O Direito e as Guerras – Parte 3

Bruno Figueiredo*, de São Paulo, SP
ONU/Logan Abassi

Soldados brasileiros fazem operação em Porto Príncipe, pela MINUSTAH (2008).

O presente artigo é o terceiro e último de uma série de três artigos. No primeiro artigo desenvolveu-se uma análise sobre o Direito Internacional, no segundo uma análise da materialização do Direito, portanto, avaliar a guerra em si. Neste artigo pretende-se analisar as guerras sob a ótica do Direito Brasileiro.

Como o Direito brasileiro encara a guerra?

Na primeira parte deste artigo foi abordada uma análise sobre o Direito Internacional. Na segunda parte foi elaborada uma análise das possibilidades de um cenário de guerra. Nesta terceira parte chegamos agora à uma análise sobre como o Direito Brasileiro encara a hipótese de uma guerra.

A análise do Direito tem várias limitações, posto que o Direito, em geral é um “dever ser”, que entretanto, muitas vezes não é de fato. Ou seja, entre a formalidade jurídica e a materialização do Direito existe uma grande diferença. Formalmente, diante do Direito (burguês) “todos são iguais perante a Lei”, entretanto, no mundo real uns são mais iguais e outros menos.

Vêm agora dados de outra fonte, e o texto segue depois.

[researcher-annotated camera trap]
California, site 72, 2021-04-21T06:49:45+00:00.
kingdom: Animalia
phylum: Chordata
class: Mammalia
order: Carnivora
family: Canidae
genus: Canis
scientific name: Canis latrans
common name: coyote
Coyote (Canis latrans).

Dentro deste arcabouço jurídico, que é o conjunto de normas do Direito Internacional, e fático, que é a possibilidade de uma catastrófica guerra na América Latina, cabe observar a situação do Brasil diante disto. As normas da ONU surtem efeito no Direito brasileiro, ainda que formalmente. O Brasil tem instituições e leis que são maiores que o governante. O Brasil não é um Estado despótico onde o governante manda sem que exista uma lei prévia acima de suas vontades individuais. Ao menos em tese, assim deveria ser. Desde quando o Rei da Inglaterra João Sem Terra aceitou se subordinar a uma Constituição existem leis as quais os soberanos estão subordinados. Deve-se ressaltar que, no mundo real o Direito é a expressão da correlação de forças entre as classes, refletindo os interesses da classe dominante. Todavia, aqui se pretende realizar um exercício demonstrando as contradições entre tal formalidade jurídica, do que o direito diz que é. Caso venha a se deflagrada uma guerra isto significaria uma ruptura com as normas jurídicas existentes.

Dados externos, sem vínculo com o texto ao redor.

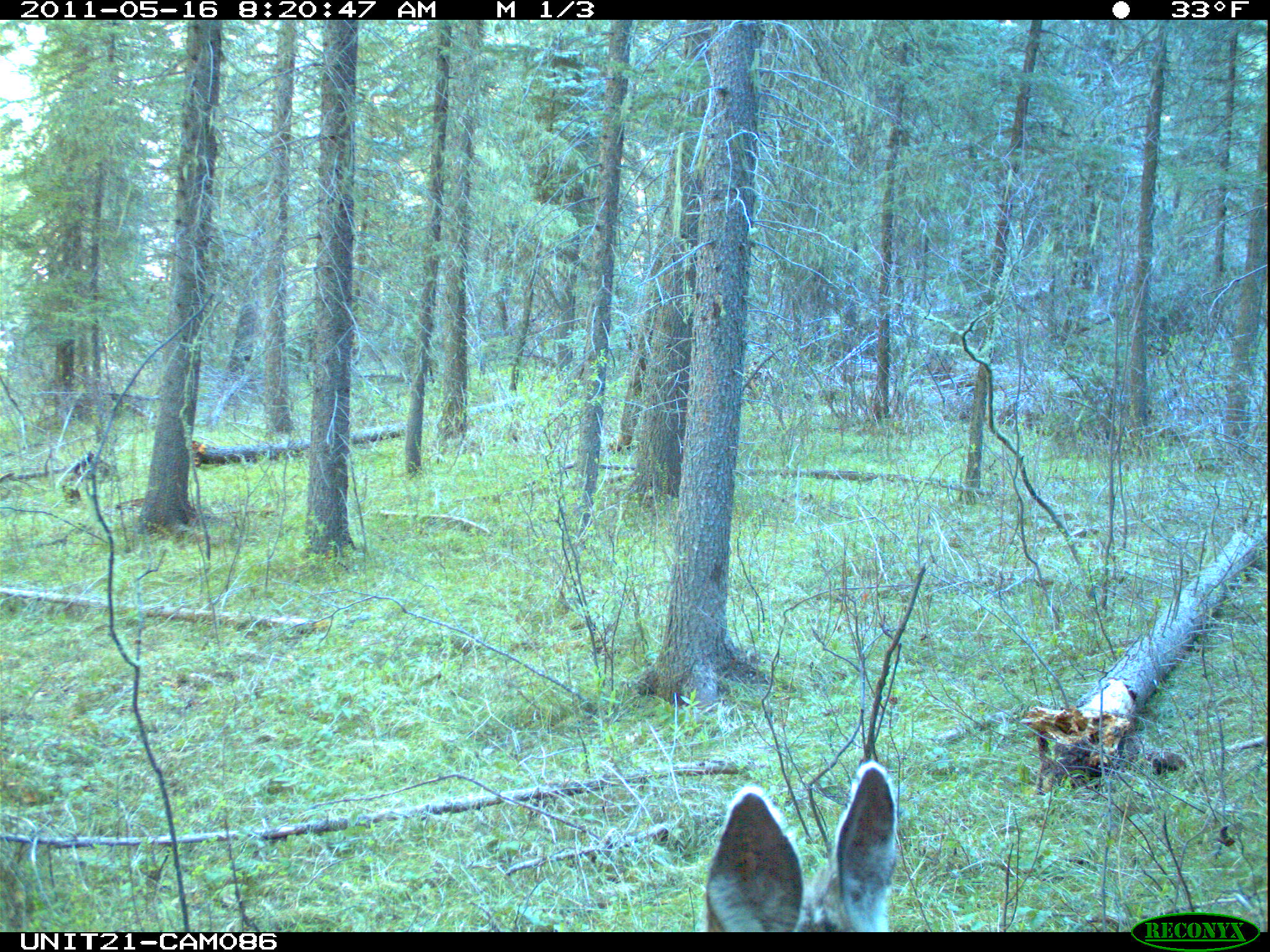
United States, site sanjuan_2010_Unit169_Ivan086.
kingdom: Animalia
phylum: Chordata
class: Mammalia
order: Artiodactyla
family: Cervidae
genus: Odocoileus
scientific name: Odocoileus hemionus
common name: mule deer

Existe uma distinção nítida entre o que são questões de Estado e questões de Governo. Ou seja, o Estado tem definições estratégicas, o governo é mais flexível. Mas mesmo assim existem instituições a serem seguidas. Os Estados despóticos são instáveis, são as chamadas “repúblicas de bananas”. Um exemplo disto foi Manuel Noriega, do Panamá, que recebeu treinamento da CIA para dar um golpe de Estado, terminou se tornando chefe-de-Estado, e chefe do tráfico. O que no final resultou na invasão do Panamá pelos próprios EUA. Ou seja, quando perderam o controle sobre o bandido que colocaram no governo, terminaram invadindo o país. Ao menos em tese, existem no Brasil instituições, e um Estado com uma ordem jurídica. Ainda que, de fato, existam o tal “cabo e o soldado” na porta dos tribunais. Ainda que, de fato, tais instituições estejam a serviço da classe dominante. Entretanto, isto é distinto de um governo despótico, centralizado em uma pessoa. Todavia, a deterioração de tais instituições, no atual contexto, poderá resultar em mais poder concentrado para os governantes, dando ao regime um aspecto bonapartista.

A tradição diplomática brasileira se divide em dois momentos, primeiro no período do Império, de depois no período Republicano. No século XIX, no período do Império, uma postura beligerante e intervencionista na região. Naquele período o Império estava em permanente guerra dentro das regiões do próprio Brasil, como intervindo em outros países da América Latina. Tendo como caso mais emblemático o massacre genocida praticado contra o povo paraguaio. Sendo tal genocídio, uma marca de vergonha nacional, que mereceria ser profundamente estudado.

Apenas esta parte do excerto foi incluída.